Ее рука так и лежала на моем запястье и, дотянувшись, я накрыл ее пальцы второй рукой. Так мы и сидели какое-то время, просто глядя друг на друга, пока хлопок двери не заставил вздрогнуть.
Глава 15
Собственно, в этом не было ничего странного – ну, просто резкий звук, от которого испугается любой человек. Но ввалившаяся шумная студенческая компания – «Петух и скрипка» все-таки оставался излюбленным местом обитания студентов – практически сразу обратила на себя внимание. Если честно, мы обратили друг на друга внимание одновременно – ибо в этой компании присутствовал Брашко Любечанин.
– Ого, кто это у нас тут! – один из его приятелей сразу заметил нашу парочку. – Никак, незваные гости?
Рута вздрогнула и убрала руку.
– Вы что это тут делаете? – уже двое развернулись в нашу сторону. Брашко пока помалкивал.
– Сидели мы тут, – ответил я. – Просто сидели…
– Вы «просто сидели» на нашем месте, – с нажимом промолвил тот парень, который заговорил первым. – Мы всегда садимся за этот столик, и хозяин это знает.

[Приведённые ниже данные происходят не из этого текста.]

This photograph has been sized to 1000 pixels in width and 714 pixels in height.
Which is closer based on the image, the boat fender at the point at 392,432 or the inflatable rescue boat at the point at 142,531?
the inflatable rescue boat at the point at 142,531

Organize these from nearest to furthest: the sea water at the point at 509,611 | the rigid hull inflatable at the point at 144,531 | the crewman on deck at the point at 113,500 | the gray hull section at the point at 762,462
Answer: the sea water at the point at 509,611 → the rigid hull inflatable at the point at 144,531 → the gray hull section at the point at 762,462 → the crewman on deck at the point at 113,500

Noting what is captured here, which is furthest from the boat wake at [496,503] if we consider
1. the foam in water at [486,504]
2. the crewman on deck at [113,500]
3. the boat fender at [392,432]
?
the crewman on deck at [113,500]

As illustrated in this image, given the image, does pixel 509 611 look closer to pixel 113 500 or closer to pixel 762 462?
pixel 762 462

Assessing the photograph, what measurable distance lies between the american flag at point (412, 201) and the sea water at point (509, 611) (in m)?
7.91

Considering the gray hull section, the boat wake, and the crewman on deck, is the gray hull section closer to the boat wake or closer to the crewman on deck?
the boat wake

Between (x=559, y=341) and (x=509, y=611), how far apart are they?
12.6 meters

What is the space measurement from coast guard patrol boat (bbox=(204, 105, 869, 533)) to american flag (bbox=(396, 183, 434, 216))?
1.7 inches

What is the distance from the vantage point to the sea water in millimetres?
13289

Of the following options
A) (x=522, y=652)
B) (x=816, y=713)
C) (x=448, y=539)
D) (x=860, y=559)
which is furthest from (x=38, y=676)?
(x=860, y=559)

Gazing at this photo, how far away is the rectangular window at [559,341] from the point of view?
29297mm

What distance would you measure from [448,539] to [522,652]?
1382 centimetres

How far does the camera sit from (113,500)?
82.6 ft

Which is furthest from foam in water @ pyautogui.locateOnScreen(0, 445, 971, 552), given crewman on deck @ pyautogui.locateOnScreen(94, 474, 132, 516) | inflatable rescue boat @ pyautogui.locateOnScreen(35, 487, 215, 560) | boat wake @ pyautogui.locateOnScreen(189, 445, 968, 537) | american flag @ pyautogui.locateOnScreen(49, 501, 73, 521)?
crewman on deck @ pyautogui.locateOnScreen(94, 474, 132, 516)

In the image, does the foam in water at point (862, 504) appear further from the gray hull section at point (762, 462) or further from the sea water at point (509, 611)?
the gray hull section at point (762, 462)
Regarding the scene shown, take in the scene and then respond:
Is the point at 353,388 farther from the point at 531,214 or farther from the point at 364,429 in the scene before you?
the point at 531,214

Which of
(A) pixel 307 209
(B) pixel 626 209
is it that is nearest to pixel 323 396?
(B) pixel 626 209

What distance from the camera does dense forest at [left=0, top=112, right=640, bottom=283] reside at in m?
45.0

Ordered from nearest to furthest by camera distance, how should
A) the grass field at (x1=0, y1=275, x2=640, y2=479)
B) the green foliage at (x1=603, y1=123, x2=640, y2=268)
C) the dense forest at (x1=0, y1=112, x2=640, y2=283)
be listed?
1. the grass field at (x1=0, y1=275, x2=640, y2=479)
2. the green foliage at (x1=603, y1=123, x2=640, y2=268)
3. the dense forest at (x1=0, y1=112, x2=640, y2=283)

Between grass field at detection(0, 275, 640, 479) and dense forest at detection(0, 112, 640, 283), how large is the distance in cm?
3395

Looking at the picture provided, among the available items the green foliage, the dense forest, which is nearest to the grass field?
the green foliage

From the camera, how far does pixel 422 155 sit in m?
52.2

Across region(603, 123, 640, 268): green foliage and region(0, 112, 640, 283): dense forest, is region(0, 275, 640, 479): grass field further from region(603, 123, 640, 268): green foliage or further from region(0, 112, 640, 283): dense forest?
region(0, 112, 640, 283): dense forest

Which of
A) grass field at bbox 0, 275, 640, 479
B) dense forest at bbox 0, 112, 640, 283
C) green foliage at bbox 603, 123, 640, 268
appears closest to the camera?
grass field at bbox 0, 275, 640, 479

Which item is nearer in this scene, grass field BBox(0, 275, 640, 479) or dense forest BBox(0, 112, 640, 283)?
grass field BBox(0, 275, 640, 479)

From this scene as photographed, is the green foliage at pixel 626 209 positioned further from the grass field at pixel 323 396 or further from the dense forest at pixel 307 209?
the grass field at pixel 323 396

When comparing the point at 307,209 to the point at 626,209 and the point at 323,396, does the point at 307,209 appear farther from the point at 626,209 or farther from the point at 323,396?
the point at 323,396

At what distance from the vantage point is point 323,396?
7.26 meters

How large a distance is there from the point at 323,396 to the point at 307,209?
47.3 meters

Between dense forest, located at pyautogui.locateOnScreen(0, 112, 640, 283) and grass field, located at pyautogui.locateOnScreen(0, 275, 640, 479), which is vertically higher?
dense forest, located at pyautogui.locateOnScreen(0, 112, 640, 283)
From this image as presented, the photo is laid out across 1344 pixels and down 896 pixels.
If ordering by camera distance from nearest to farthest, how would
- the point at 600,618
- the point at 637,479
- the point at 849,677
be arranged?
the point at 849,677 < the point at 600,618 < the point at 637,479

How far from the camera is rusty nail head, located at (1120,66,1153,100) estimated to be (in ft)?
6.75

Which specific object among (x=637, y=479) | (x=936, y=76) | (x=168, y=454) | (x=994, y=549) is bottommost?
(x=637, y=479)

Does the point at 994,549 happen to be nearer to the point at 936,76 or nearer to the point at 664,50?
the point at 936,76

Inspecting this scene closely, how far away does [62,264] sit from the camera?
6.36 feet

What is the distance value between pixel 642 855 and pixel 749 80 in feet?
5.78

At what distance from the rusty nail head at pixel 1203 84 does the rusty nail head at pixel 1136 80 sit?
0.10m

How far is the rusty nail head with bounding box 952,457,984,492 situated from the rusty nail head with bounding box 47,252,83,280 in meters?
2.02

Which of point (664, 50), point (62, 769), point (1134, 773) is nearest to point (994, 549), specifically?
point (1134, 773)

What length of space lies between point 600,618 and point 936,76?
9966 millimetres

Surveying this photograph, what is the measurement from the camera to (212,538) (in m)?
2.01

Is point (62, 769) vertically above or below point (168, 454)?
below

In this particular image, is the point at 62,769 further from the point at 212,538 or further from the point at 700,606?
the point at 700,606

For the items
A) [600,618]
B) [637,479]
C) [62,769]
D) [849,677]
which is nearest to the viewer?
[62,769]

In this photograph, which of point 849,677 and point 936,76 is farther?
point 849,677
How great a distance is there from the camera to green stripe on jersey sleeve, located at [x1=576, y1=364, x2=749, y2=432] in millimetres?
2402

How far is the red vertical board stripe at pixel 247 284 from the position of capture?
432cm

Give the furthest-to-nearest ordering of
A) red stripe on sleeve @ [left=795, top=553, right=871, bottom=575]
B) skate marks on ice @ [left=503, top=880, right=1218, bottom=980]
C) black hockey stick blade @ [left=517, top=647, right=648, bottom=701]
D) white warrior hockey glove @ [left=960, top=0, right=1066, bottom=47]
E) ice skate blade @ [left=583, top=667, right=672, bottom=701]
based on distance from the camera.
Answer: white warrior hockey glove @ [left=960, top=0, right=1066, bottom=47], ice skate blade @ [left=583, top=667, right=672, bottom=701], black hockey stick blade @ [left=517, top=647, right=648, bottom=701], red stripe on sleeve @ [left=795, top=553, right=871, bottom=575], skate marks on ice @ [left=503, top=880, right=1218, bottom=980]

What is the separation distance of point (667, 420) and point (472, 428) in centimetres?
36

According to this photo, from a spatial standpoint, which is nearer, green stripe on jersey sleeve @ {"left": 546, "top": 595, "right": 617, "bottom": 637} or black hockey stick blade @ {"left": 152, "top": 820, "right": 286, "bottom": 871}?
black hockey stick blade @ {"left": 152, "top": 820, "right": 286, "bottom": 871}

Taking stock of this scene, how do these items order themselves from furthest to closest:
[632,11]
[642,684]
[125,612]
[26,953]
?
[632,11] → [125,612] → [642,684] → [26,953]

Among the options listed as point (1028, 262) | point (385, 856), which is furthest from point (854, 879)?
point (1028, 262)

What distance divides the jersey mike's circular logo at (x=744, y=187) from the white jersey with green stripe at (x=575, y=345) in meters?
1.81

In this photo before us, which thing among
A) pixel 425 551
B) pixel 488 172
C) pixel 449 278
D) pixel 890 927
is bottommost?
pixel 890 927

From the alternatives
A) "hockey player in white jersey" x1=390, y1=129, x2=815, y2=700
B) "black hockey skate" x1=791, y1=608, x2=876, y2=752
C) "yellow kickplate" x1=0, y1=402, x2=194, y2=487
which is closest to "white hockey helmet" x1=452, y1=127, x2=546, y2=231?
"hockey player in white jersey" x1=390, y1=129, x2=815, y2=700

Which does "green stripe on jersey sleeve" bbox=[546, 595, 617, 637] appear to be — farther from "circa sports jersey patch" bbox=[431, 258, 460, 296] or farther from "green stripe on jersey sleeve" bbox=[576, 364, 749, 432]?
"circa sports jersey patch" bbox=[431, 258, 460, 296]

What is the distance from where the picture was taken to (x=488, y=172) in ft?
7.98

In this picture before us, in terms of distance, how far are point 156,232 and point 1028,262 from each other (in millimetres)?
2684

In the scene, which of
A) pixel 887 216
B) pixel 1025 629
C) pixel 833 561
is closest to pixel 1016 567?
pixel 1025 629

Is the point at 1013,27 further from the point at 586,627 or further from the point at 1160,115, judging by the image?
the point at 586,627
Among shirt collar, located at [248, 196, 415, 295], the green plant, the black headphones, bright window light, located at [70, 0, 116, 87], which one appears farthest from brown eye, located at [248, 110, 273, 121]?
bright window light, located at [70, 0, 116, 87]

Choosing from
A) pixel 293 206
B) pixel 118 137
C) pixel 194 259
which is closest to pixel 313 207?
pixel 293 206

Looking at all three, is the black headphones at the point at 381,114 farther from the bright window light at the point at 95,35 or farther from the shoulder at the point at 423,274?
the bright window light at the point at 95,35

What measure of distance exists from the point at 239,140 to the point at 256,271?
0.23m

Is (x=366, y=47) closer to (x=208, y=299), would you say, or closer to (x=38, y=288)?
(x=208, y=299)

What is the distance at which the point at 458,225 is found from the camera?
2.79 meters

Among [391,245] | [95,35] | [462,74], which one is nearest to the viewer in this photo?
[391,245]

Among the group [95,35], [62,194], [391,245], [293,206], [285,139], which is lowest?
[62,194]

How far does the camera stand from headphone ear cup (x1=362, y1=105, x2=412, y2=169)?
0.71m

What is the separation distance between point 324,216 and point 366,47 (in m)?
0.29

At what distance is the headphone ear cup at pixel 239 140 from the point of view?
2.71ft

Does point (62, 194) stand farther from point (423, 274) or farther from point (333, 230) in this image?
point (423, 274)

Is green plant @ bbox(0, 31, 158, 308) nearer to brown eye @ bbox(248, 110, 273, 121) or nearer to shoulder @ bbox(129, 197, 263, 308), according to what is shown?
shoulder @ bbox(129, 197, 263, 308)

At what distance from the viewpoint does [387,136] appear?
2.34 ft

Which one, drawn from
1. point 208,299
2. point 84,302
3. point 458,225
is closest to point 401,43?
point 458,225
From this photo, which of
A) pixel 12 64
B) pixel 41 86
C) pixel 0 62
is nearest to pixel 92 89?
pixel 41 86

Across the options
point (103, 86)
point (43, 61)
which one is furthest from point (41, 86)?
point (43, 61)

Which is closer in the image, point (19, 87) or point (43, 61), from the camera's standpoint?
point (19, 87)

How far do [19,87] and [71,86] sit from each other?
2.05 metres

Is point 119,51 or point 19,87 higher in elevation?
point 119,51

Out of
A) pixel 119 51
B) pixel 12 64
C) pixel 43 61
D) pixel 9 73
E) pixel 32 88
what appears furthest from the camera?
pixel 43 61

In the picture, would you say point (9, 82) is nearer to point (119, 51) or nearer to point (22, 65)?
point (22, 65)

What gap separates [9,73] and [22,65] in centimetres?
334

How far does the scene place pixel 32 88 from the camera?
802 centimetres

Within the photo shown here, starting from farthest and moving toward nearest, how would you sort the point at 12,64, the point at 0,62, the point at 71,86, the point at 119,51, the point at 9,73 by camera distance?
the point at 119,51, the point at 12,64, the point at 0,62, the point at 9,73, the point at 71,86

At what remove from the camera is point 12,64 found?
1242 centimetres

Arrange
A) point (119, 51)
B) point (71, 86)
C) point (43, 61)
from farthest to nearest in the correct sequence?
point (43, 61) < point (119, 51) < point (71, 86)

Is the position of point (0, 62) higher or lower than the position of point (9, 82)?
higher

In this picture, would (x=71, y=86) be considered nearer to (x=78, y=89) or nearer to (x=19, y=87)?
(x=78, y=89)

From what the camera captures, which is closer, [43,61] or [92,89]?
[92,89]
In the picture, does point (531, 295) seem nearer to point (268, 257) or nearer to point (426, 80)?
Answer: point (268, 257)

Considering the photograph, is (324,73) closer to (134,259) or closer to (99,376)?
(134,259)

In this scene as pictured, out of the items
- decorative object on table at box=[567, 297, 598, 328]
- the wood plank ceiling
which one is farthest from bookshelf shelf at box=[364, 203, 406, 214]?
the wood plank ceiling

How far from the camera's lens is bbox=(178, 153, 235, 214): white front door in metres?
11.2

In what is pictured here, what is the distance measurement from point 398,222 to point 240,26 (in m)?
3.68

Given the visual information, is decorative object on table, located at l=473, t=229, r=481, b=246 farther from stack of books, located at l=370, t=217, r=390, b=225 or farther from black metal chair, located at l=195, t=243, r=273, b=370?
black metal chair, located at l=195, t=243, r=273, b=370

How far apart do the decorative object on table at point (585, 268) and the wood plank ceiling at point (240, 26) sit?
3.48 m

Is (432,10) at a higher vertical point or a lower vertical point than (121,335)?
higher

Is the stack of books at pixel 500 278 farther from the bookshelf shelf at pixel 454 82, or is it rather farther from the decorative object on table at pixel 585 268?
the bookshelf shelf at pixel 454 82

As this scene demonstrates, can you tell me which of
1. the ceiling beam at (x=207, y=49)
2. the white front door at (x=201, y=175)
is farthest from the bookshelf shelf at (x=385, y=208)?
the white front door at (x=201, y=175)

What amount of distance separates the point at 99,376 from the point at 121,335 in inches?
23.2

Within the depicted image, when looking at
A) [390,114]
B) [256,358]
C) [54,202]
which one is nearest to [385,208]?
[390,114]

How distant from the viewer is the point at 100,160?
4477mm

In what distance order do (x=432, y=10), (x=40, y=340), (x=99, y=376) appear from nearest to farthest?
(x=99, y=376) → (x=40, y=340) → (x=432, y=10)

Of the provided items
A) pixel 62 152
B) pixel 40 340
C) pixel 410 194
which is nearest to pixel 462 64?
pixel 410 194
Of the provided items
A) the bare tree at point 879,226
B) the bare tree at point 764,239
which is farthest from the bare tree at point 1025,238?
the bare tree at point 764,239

Один взгляд на хозяина – и тот примерз к стойке. Ну еще бы, он оказался в сложном положении – с одной стороны студенческое братство, которое является неплохим источником дохода, а с другой – Инквизиция в моем лице. И еще неизвестно, с кем опаснее поссориться. Сам таким был. Правда, в мое время инквизиторы просто так по харчевням не расхаживали, но вот привязаться к паре безобидных посетителей просто потому, что нужен повод для драки – да, такое бывало. И мне даже пару раз доводилось выступать зачинщиком.